Sunday, June 17, 2007

watched Shrek 3 with the family today at the new AMK hub. twas fun, at first! then it just kinda fizzled into one of those arguments between me and mom/dad over the camera (which i'd accidentally dropped). mom saw me dropping it from the corner of her eye and sounded the alarm - which alerted dad and resulted in him cussing and swearing at my carelessness. then he saw me holding my phone and started kicking up a fuss about the phone always being in my hands and blahblah.

i could feel my temper rising astronomically because i mean, come on, everything was going perfectly well and fine and everyone was jolly happy, until then. well, i mean, discounting the fact that dad found out i'd forgotten to lift up the handbrake while driving from home to AMK hub (he kicked up a minor fit over that, only, thankfully), it was all fine and dandy.

i think my temper made things worse a little though, so i must really hold my tongue and not bite back at the parents when they go on their rants. learnt my lesson this afternoon, so when mom went on her cleaning tirade and started making me get out of bed to watch dad mop the floor and go downstairs to bring clothes up - i just bit my tongue and did what she wanted. spare all of us the hassle of having to argue over practically nothing.

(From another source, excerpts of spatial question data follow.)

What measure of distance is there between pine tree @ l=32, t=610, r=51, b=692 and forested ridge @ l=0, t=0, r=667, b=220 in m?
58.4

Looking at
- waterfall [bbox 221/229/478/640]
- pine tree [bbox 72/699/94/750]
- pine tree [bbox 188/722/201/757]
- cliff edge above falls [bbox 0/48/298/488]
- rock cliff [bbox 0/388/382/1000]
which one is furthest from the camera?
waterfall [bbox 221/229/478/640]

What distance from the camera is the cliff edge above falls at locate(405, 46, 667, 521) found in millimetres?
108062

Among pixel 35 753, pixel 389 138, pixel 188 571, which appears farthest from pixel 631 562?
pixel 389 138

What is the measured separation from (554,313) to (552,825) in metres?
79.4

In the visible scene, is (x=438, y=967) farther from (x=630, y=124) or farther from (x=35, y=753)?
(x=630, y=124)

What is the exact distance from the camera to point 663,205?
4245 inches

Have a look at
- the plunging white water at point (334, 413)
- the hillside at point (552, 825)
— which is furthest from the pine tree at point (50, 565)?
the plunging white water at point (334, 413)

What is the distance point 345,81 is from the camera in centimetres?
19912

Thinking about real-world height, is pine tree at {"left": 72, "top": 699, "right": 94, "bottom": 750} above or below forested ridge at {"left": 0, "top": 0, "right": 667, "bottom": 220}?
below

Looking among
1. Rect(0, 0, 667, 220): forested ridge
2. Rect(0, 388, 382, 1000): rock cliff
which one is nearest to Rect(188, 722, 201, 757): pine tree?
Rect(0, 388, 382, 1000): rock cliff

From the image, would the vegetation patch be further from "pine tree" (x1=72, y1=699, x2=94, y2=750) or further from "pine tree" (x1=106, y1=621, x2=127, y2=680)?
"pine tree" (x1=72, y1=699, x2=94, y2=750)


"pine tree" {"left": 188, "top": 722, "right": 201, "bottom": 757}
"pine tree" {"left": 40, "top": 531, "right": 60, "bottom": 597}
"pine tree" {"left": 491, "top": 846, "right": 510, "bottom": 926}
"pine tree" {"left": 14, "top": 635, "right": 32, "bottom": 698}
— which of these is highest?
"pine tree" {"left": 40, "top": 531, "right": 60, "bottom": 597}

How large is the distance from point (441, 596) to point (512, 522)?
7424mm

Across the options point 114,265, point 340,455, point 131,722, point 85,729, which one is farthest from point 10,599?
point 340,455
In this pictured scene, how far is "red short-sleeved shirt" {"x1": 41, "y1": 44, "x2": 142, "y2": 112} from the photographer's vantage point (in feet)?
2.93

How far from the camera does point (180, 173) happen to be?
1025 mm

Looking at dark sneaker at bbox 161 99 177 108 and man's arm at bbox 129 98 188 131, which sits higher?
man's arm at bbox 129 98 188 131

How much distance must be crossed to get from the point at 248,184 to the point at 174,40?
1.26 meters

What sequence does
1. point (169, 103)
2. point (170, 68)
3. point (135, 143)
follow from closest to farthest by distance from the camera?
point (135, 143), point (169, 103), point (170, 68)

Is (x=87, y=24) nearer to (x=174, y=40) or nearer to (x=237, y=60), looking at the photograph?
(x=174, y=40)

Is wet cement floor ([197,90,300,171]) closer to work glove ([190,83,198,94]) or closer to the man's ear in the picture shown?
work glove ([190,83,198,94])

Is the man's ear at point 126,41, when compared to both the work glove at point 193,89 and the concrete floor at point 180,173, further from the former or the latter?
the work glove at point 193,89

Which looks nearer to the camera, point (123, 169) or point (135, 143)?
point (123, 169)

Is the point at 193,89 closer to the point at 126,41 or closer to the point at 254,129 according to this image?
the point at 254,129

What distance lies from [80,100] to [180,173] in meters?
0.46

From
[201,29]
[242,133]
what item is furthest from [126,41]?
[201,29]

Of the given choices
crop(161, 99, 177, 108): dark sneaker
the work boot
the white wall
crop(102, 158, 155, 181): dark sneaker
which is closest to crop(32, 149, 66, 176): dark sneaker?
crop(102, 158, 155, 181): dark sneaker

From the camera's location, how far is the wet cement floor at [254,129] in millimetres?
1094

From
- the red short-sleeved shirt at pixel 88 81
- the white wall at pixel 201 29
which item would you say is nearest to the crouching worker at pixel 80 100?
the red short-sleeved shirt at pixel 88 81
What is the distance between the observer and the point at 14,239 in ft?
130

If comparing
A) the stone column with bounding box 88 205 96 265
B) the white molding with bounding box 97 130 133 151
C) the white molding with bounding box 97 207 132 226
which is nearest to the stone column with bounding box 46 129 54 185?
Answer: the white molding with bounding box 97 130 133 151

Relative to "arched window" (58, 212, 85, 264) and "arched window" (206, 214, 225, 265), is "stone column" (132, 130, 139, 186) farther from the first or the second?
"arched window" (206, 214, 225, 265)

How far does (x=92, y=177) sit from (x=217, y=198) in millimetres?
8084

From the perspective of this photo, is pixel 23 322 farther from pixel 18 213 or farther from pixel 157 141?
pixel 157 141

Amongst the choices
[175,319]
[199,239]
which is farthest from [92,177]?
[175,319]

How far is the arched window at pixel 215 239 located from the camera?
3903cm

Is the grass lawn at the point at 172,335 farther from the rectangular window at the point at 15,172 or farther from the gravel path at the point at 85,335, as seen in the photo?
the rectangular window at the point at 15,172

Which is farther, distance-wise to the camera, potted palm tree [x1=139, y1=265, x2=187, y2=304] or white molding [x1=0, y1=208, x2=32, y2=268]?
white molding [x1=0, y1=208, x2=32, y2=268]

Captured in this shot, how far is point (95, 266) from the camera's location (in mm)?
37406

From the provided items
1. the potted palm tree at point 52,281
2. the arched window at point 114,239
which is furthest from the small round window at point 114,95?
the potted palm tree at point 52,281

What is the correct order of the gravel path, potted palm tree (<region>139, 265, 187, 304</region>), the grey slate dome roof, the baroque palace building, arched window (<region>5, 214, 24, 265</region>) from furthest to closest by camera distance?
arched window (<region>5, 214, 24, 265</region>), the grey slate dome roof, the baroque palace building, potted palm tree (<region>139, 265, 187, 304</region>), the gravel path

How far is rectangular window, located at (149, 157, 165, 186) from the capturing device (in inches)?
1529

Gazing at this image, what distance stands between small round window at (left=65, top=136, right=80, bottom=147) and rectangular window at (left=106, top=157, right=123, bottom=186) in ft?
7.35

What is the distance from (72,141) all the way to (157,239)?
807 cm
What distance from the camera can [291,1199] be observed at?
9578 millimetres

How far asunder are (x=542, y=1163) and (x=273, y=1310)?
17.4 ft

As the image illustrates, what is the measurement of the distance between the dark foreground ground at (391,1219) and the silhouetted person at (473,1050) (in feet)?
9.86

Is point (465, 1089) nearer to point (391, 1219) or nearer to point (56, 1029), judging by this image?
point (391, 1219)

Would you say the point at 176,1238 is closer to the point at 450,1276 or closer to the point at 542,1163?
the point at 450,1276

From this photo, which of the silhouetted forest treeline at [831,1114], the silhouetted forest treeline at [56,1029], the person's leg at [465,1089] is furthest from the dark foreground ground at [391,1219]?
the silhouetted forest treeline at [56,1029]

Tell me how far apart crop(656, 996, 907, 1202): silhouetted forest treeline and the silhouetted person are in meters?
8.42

i'm not getting well. my sniffles are back and my head hurts and my throat tickles and the nose is stuck and i feel like just flopping on my bed and sleeping right now even though i'd slept the whole afternoon away already.

must be all the late nights catching up with me. sleeping for 3, 4 hours a night for a couple of nights in a row is no fun in the long run, i think. my eyes are puffy and swollen today as a result of the lack of sleep. rah.

and. there are ants in my room. bloody hell. i don't know where the heck they're spawning from, i don't know where on earth they've been marching to, i don't know why they just can't get the hell out of my room and leave my table and me in peace. i'm getting bitten all over and I AM GETTING IRRITATED WITH THE INFESTIMAL THINGS CLIMBING ALL OVER MY TABLE AND EVEN DARING TO STRAY TO MY LEGS.

get a nest, man.



i scare myself with my intensity, sometimes. how i can be so convinced about something, stubbornly clinging on even when i have more than enough reasons to jump ship. of course, when there're a million reasons for me to hang on to what i believe in, it makes the conviction seem more measured, more logic-ed out in my mind, more reasonable. but then there're the other times when my conviction is borne out of just one sole reason; that's when i start to cling on for dear life and even though i think i'm a little looney for clinging on, i do so, anyway.

i don't quite like the feeling of being annoying. i annoy myself with that feeling.